GIVEN PASSAGE below:
Sniper mid in Herald is borderline unfair. The hero has massive range, great harass, strong wave clear with Shrapnel, and a global-range nuke in Assassinate. In Herald, nobody buys gap-closing items early enough to deal with Sniper, and nobody ganks mid consistently. You get to sit back, farm, harass, and eventually delete people from a screen away.

Skill Build

  • Level 1: Headshot (W) — lane harass
  • Level 2: Shrapnel (Q) — wave clear and tower pressure
  • Level 3: Take Aim (E)
  • Level 4: Take Aim (E)
  • Level 5: Take Aim (E)
  • Level 6: Assassinate (R)
  • Max Take Aim, then Headshot, then Shrapnel, ult at 6/12/18

Item Build

  • Starting: Slippers of Agility x2, Tango, Iron Branch, Faerie Fire
  • Early: Power Treads, Wraith Band x2, Magic Wand
  • Core: Maelstrom into Dragon Lance
  • Mid-game: Mjollnir, Hurricane Pike
  • Late-game: Daedalus, Monkey King Bar, BKB, Satanic

Playstyle

In lane, abuse your range advantage. Most Herald mids are melee or short-range, and you can hit them for free while they try to last hit. Use Shrapnel to push the wave before rune spawns, then contest the rune. Once you have Maelstrom, your farming speed skyrockets — clear waves instantly and farm nearby jungle camps between waves. In fights, stay as far back as possible. Hit whoever is closest. Use Assassinate to finish low-HP heroes running away. Hurricane Pike is your emergency escape — if someone jumps on you, Pike them away and keep shooting.

Sniper’s weakness is getting ganked, but in Herald, ganks are rare and usually telegraphed. Buy a ward yourself if your supports will not, and place it on the high ground near mid to see rotations coming.

2. Zeus

Zeus is the easiest mid hero in Dota 2. You press Q, you deal damage. You press W, you deal more damage. You press R, you damage everyone on the map. There is no complicated combo, no skillshot aim required, and your damage output is absurd at every stage of the game.

Skill Build

  • Level 1: Arc Lightning (Q) — last hitting and harass
  • Level 2: Lightning Bolt (W) — burst damage
  • Level 3: Arc Lightning (Q)
  • Level 4: Lightning Bolt (W)
  • Level 5: Arc Lightning (Q)
  • Level 6: Thundergod’s Wrath (R)
End of GIVEN PASSAGE.
### QUESTIONS TO ANSWER
**a.** Retype the stretch of the Dota 2 mid guide from "Zeus is the" through "3: Arc Lightning (Q)".
**b.** According to the Dota 2 mid guide, which item serves as Sniper's emergency escape?
SOURCE MATERIAL below:
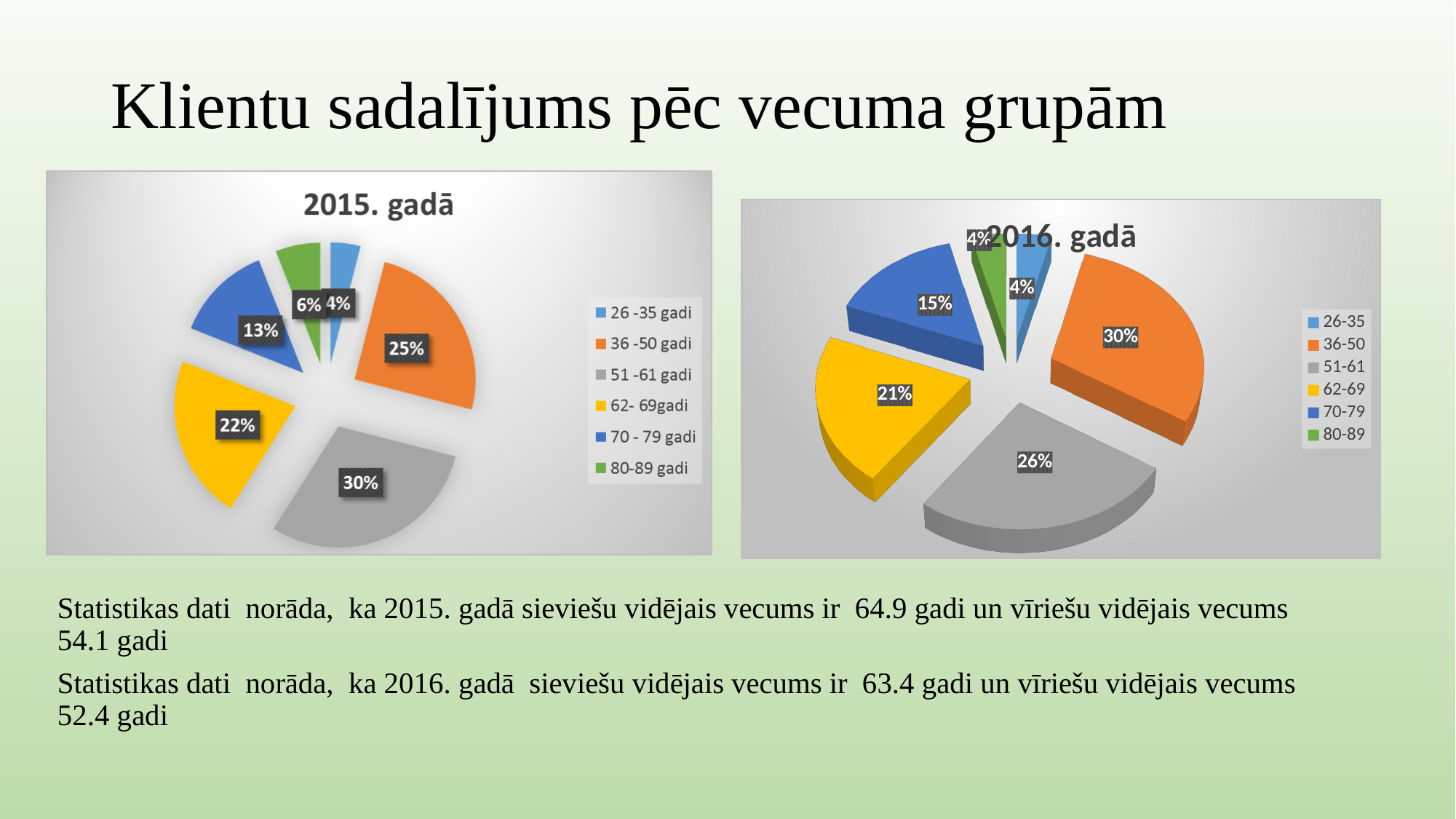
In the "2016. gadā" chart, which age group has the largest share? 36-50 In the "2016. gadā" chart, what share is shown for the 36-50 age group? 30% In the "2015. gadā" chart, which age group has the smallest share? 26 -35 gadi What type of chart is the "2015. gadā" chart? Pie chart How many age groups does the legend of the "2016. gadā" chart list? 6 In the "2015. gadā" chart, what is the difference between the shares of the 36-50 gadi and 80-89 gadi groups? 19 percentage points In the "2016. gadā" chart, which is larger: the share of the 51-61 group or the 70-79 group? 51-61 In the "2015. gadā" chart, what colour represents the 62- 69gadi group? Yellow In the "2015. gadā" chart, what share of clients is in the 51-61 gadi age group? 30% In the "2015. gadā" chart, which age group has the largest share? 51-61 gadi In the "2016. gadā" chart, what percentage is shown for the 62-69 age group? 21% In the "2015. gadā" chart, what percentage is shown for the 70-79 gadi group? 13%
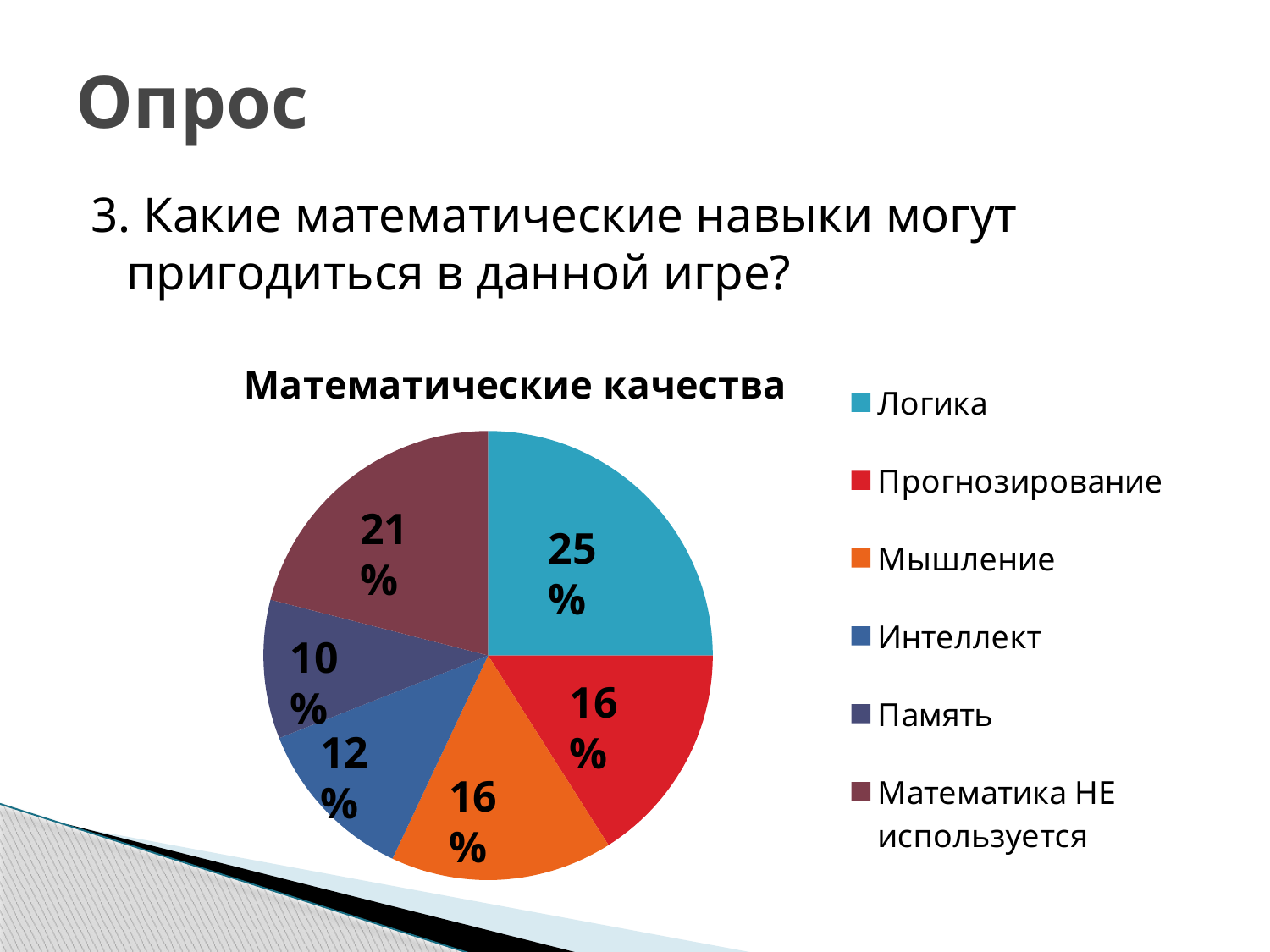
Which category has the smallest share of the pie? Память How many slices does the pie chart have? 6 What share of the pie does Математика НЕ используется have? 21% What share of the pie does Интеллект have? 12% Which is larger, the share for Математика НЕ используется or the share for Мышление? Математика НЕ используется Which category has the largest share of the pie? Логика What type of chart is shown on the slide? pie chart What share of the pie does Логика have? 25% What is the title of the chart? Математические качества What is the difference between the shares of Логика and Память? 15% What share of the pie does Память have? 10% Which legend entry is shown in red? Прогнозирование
End of SOURCE MATERIAL.
SOURCE MATERIAL below:
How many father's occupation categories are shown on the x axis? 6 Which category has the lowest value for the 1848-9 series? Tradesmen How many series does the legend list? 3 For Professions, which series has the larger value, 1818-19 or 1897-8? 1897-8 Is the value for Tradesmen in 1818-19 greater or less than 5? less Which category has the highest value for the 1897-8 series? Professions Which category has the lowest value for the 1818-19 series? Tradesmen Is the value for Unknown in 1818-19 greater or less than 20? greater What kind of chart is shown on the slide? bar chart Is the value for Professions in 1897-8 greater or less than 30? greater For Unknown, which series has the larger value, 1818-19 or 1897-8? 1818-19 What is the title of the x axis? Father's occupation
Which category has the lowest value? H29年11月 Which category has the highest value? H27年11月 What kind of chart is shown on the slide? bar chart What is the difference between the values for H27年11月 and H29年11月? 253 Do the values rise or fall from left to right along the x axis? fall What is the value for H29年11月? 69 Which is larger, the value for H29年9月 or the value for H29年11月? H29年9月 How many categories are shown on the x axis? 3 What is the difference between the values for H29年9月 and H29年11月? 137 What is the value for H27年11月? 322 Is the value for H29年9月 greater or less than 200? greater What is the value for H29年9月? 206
End of SOURCE MATERIAL.
### SOLUTIONS BY TASK
**a.**
Zeus is the easiest mid hero in Dota 2. You press Q, you deal damage. You press W, you deal more damage. You press R, you damage everyone on the map. There is no complicated combo, no skillshot aim required, and your damage output is absurd at every stage of the game.

Skill Build

  • Level 1: Arc Lightning (Q) — last hitting and harass
  • Level 2: Lightning Bolt (W) — burst damage
  • Level 3: Arc Lightning (Q)

**b.** Hurricane Pike